═══ Passage for review ═══

The need to feed is strong as you know, and a horse soon figures out that if he just snatches at the grass and gets it, the pay-off he was after is fulfilled. The reward, the payoff reiterates and trains the horse to do the behaviour that got him the desired result. This sounds like an ongoing problem and is now a matter of retraining yourself and your horse. Although the horse is 'misbehaving', it is now an ingrained experience for him that began with the positive reinforcement of chewing good green grass on the trail.

A couple of things can be done--one is for you to take a more proactive role and stay mentally present and 'aware' so that you can stop the behaviour before it escalates to the undesired result you currently have. Since this is more of a retraining situation, your role is critical. You must teach him what you want in a way that he'll understand and accept.

Horses ask two or three times before actually snatching. Sometimes the 'ask' is condensed to a microsecond because he's learned that he doesn't need to ask, so your keen awareness is essential. The horse will look at the grass he wants--with his ears, his eyes and his nose. The order is usually ears, eyes, nose. However, ears and eyes may be switched with some animals.

═══

> [Exercise prompt]: Could you return, word for word, the part of the passage on horses snatching grass starting at "The need to" and ending at "understand and accept."? The data after this point is separate from the passage on horses snatching grass.

═══ Provided data ═══

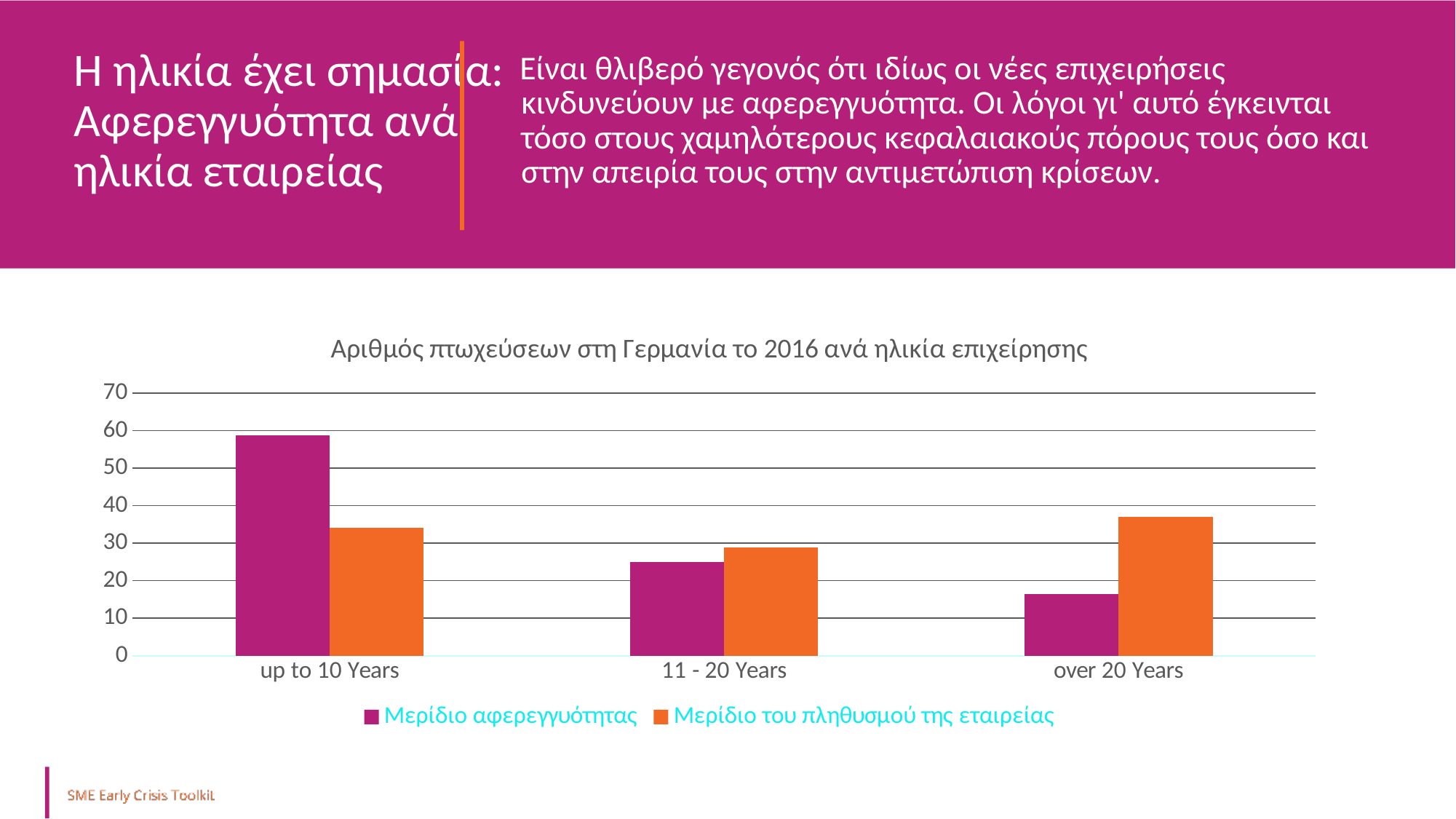
Which category has the lowest value for Μερίδιο του πληθυσμού της εταιρείας? 11 - 20 Years How many age categories are shown on the x axis? 3 What is the title of the chart? Αριθμός πτωχεύσεων στη Γερμανία το 2016 ανά ηλικία επιχείρησης What kind of chart is shown on the slide? bar chart Does the value for Μερίδιο αφερεγγυότητας rise or fall across the categories from up to 10 Years to over 20 Years? fall Is the value for Μερίδιο αφερεγγυότητας for up to 10 Years greater or less than 50? greater For over 20 Years, which series has the larger value: Μερίδιο αφερεγγυότητας or Μερίδιο του πληθυσμού της εταιρείας? Μερίδιο του πληθυσμού της εταιρείας For up to 10 Years, which series has the larger value: Μερίδιο αφερεγγυότητας or Μερίδιο του πληθυσμού της εταιρείας? Μερίδιο αφερεγγυότητας Which category has the lowest value for Μερίδιο αφερεγγυότητας? over 20 Years Which category has the highest value for Μερίδιο αφερεγγυότητας? up to 10 Years Which category has the highest value for Μερίδιο του πληθυσμού της εταιρείας? over 20 Years How many series does the legend list? 2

═══

> [Response]:
The need to feed is strong as you know, and a horse soon figures out that if he just snatches at the grass and gets it, the pay-off he was after is fulfilled. The reward, the payoff reiterates and trains the horse to do the behaviour that got him the desired result. This sounds like an ongoing problem and is now a matter of retraining yourself and your horse. Although the horse is 'misbehaving', it is now an ingrained experience for him that began with the positive reinforcement of chewing good green grass on the trail.

A couple of things can be done--one is for you to take a more proactive role and stay mentally present and 'aware' so that you can stop the behaviour before it escalates to the undesired result you currently have. Since this is more of a retraining situation, your role is critical. You must teach him what you want in a way that he'll understand and accept.